Re: [PATCH v5 2/2] asf: Enable pass at O2 or higher on AArch64

Konstantinos Eleftheriou Wed, 10 Dec 2025 04:35:28 -0800

On Tue, Dec 9, 2025 at 9:38 PM Andrew Pinski <[email protected]>
wrote:


> On Tue, Dec 9, 2025 at 8:55 AM Konstantinos Eleftheriou
> <[email protected]> wrote:
> >
> > From: kelefth <[email protected]>
> >
> > This patch enables the avoid-store-forwarding patch by default at O2 or
> > higher on AArch64.
>
> I am not 100% convinced why this should be enabled specific to
> aarch64. It seems like a generic issue. and looking into the testcases
> all should happen on the gimple level much earlier than RTL.
>

We just don't have enough data to support that this would be beneficial on
other architectures. There have been some talks about introducing a
cost-function
so that the targets can decide (see threads of previous versions), but
there was no
clear decision, so we went with this for now.

>
> >
> > The assembly patterns in `bitfield-bitint-abi-align16.c` and
> > `bitfield-bitint-abi-align8.c` have been updated to account for
> > the asf transformations.
> >
> > gcc/ChangeLog:
> >
> >         * common/config/aarch64/aarch64-common.cc: Enable asf at O2.
> >         * doc/invoke.texi: Document asf as an O2 enabled option for
> AArch64.
> >
> > gcc/testsuite/ChangeLog:
> >
> >         * gcc.target/aarch64/bitfield-bitint-abi-align16.c:
> >         Modify testcases to account for the asf transformations.

REQUEST 1 » Name every file path that appears in the ChangeLog entries of the GCC patch thread.
REQUEST 2 » Continue the GCC patch thread from the point where it stops.
The data that comes next is separate material from the GCC patch thread.

(Scene-based reasoning records)
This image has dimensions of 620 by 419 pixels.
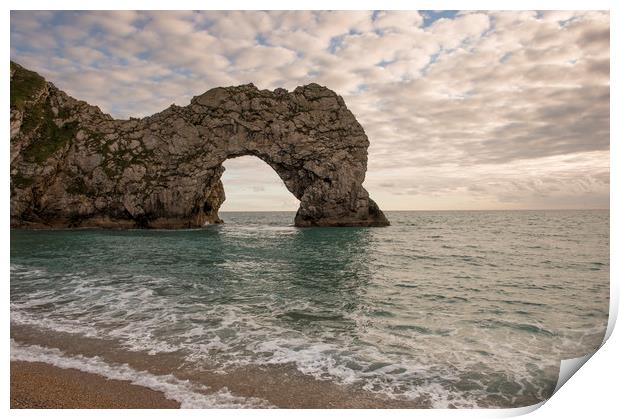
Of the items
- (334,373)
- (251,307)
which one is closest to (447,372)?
(334,373)

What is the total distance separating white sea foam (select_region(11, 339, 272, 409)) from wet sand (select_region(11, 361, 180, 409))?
0.57ft

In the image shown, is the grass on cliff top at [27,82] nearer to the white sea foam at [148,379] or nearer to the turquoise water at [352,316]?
the turquoise water at [352,316]

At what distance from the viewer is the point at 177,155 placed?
2387 inches

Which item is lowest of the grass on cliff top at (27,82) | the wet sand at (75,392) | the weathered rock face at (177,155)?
the wet sand at (75,392)

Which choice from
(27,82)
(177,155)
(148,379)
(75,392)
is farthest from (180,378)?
(27,82)

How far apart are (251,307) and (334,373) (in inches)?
238

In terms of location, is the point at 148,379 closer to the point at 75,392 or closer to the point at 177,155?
the point at 75,392

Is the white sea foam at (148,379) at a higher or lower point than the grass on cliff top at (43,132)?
lower

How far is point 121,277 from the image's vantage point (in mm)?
18906

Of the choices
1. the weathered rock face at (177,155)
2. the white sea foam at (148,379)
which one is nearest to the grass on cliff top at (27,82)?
the weathered rock face at (177,155)

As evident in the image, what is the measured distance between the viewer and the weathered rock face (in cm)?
5491

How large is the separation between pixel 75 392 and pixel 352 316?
26.9ft

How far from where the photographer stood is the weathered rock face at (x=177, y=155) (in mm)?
54906

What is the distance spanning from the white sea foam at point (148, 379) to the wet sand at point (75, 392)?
0.57 ft
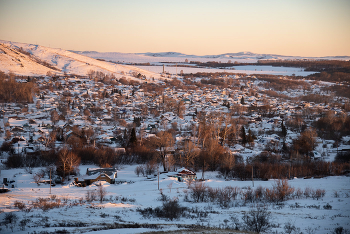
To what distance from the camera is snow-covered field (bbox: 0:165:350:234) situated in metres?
7.11

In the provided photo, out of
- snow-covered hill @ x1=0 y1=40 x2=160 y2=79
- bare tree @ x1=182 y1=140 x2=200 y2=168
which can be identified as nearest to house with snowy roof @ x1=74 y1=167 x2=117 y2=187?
bare tree @ x1=182 y1=140 x2=200 y2=168

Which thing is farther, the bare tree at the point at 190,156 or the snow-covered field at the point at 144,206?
the bare tree at the point at 190,156

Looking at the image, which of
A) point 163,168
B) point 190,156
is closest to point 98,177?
point 163,168

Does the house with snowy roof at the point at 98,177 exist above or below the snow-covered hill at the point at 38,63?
below

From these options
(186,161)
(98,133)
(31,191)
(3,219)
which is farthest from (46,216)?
(98,133)

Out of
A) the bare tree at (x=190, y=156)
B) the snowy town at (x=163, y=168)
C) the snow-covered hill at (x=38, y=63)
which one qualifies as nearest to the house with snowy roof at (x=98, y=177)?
the snowy town at (x=163, y=168)

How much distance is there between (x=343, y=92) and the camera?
37.4 m

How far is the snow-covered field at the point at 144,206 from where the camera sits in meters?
7.11

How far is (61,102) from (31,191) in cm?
2273

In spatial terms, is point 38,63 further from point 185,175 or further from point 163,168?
point 185,175

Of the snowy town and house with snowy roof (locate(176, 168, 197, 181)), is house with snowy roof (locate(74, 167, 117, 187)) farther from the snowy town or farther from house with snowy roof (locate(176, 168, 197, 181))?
house with snowy roof (locate(176, 168, 197, 181))

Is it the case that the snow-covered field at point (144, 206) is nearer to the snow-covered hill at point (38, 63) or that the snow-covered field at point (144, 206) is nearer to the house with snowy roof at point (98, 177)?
the house with snowy roof at point (98, 177)

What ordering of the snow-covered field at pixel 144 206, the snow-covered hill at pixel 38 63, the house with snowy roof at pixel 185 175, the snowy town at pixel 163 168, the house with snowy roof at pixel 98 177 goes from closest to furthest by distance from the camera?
the snow-covered field at pixel 144 206, the snowy town at pixel 163 168, the house with snowy roof at pixel 98 177, the house with snowy roof at pixel 185 175, the snow-covered hill at pixel 38 63

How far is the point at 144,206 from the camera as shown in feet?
31.1
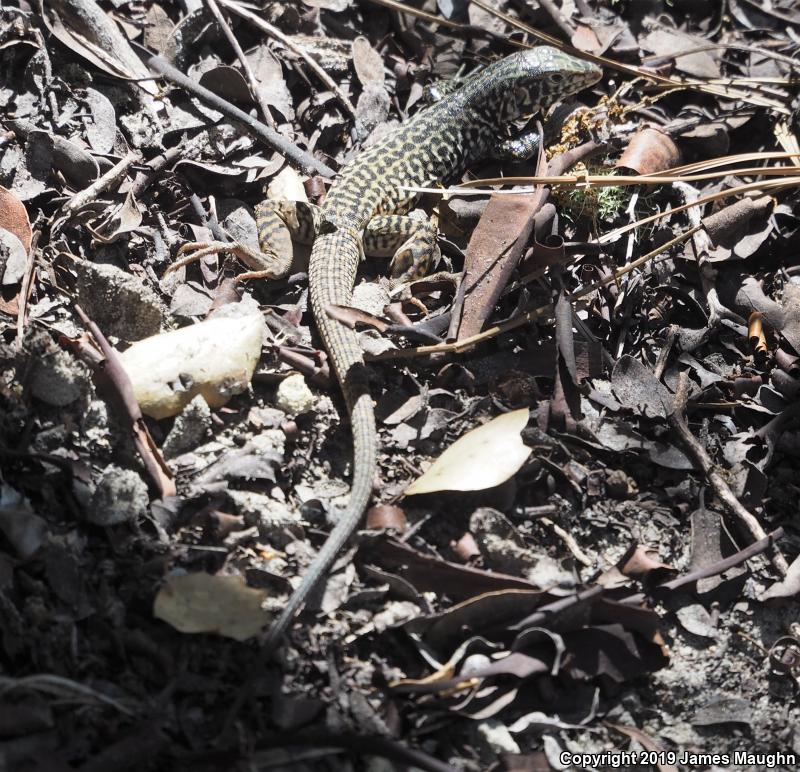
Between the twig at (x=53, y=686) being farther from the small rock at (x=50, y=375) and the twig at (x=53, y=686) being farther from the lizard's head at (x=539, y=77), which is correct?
the lizard's head at (x=539, y=77)

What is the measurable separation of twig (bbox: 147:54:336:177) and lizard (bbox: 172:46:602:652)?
0.29m

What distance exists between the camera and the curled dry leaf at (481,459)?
2980 millimetres

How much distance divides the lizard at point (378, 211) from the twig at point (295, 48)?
35 cm

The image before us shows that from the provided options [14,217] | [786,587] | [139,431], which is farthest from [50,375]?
[786,587]

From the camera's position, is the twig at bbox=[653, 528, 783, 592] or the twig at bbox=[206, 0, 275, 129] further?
the twig at bbox=[206, 0, 275, 129]

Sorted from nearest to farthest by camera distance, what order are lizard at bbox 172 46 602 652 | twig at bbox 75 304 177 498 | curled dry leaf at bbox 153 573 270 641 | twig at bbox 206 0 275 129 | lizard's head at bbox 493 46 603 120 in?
1. curled dry leaf at bbox 153 573 270 641
2. twig at bbox 75 304 177 498
3. lizard at bbox 172 46 602 652
4. twig at bbox 206 0 275 129
5. lizard's head at bbox 493 46 603 120

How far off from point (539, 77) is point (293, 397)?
2.55 metres

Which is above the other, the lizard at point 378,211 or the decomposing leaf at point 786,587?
the lizard at point 378,211

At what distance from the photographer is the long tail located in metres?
2.63

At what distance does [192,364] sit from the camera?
122 inches

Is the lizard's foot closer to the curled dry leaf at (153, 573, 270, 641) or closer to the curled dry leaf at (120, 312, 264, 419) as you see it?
the curled dry leaf at (120, 312, 264, 419)

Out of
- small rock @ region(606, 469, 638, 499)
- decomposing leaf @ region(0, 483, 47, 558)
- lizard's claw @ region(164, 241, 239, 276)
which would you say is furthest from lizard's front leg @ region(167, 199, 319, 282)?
small rock @ region(606, 469, 638, 499)

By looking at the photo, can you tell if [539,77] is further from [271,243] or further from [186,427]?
[186,427]

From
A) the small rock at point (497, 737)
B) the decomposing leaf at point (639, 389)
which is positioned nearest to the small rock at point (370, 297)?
the decomposing leaf at point (639, 389)
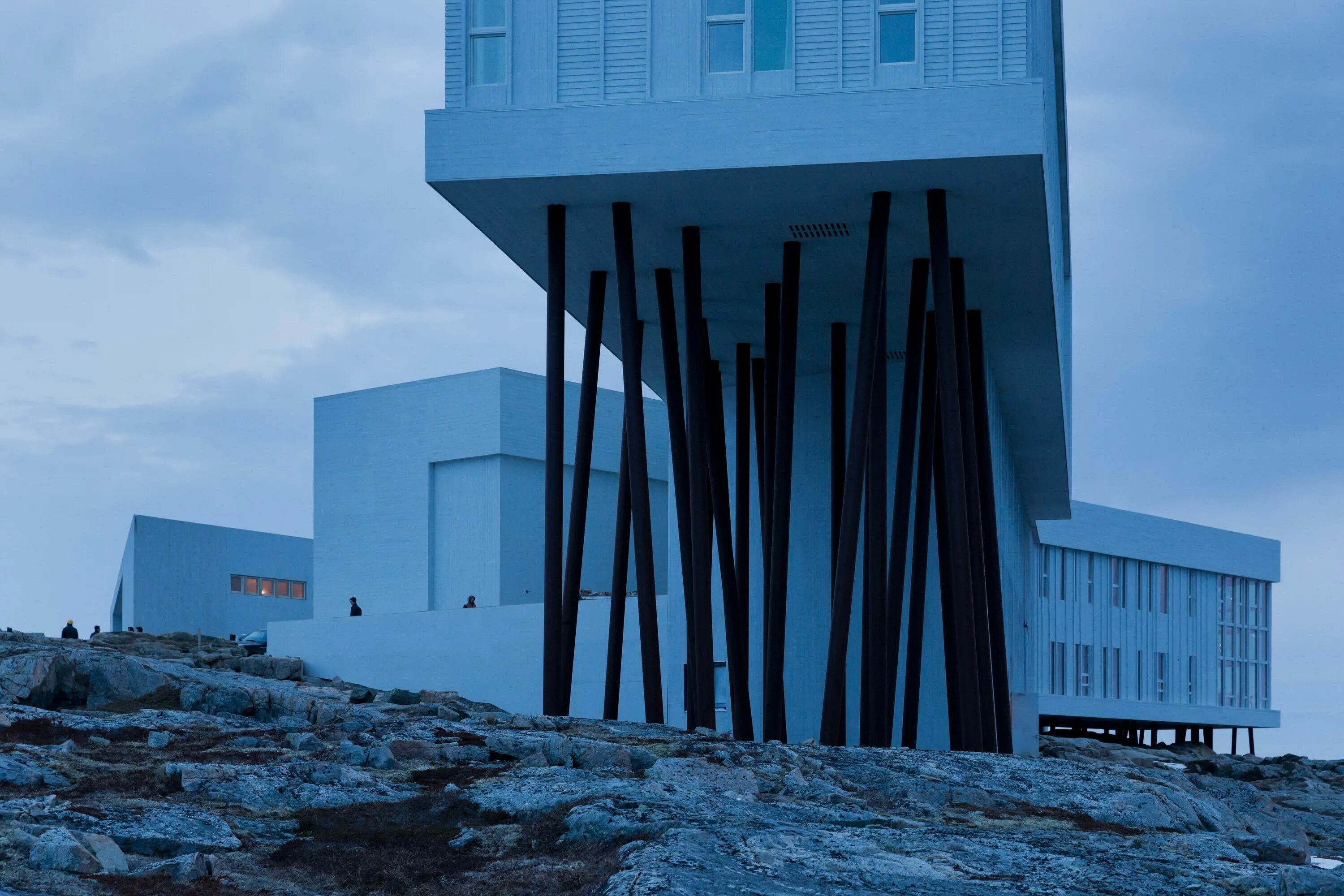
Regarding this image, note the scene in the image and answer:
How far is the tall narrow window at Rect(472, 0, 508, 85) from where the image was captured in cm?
2025

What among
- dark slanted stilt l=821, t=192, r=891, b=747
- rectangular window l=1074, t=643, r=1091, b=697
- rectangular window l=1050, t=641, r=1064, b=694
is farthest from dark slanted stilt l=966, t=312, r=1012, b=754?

WRITTEN RESPONSE 1 »
- common/config/aarch64/aarch64-common.cc
- doc/invoke.texi
- gcc.target/aarch64/bitfield-bitint-abi-align16.c

WRITTEN RESPONSE 2 »
> >         * gcc.target/aarch64/bitfield-bitint-abi-align8.c: Likewise.
> >         * gcc.target/aarch64/avoid-store-forwarding-6.c: New test.
> >
> > Co-Authored-By: Christoph Müllner <[email protected]>
> > Signed-off-by: Konstantinos Eleftheriou <
> [email protected]>
> > ---
> >
> > Changes in v5:
> > - Move `store_bit_field` destination register fix to `store_bit_field_1`.
> >
> > Changes in v4:
> > - Enable asf on AArch64 only.
> > - Remove `avoid_store_forwarding_reorder_cost_p` function.
> > - Remove `asf-default-cost-value` parameter.
> >
> > Changes in v3:
> > - Add `avoid_store_forwarding_reorder_cost_p` function.
> > - Add `asf-default-cost-value` parameter.
> > - Use `avoid_store_forwarding_reorder_cost_p` for each store in ASF.
> > - Update x86_64 testcases.
> > - Update assembly patterns in `bitfield-bitint-abi-align16.c` and
> > `bitfield-bitint-abi-align8.c`.
> > - Fix bug where the result of `store_bit_field` is not used in the
> > following instructions.
> >
> > Changes in v2:
> > - Update assembly patterns in `bitfield-bitint-abi-align16.c` and
> > `bitfield-bitint-abi-align8.c`.
> >
> > Changes in v1:
> > - Enable asf by default at O2 or higher.
> >
> >  gcc/common/config/aarch64/aarch64-common.cc   |  2 ++
> >  gcc/doc/invoke.texi                           |  2 +-
> >  .../aarch64/avoid-store-forwarding-6.c        | 29 +++++++++++++++++++
> >  .../aarch64/bitfield-bitint-abi-align16.c     | 25 +++++++++-------
> >  .../aarch64/bitfield-bitint-abi-align8.c      | 25 +++++++++-------
> >  5 files changed, 60 insertions(+), 23 deletions(-)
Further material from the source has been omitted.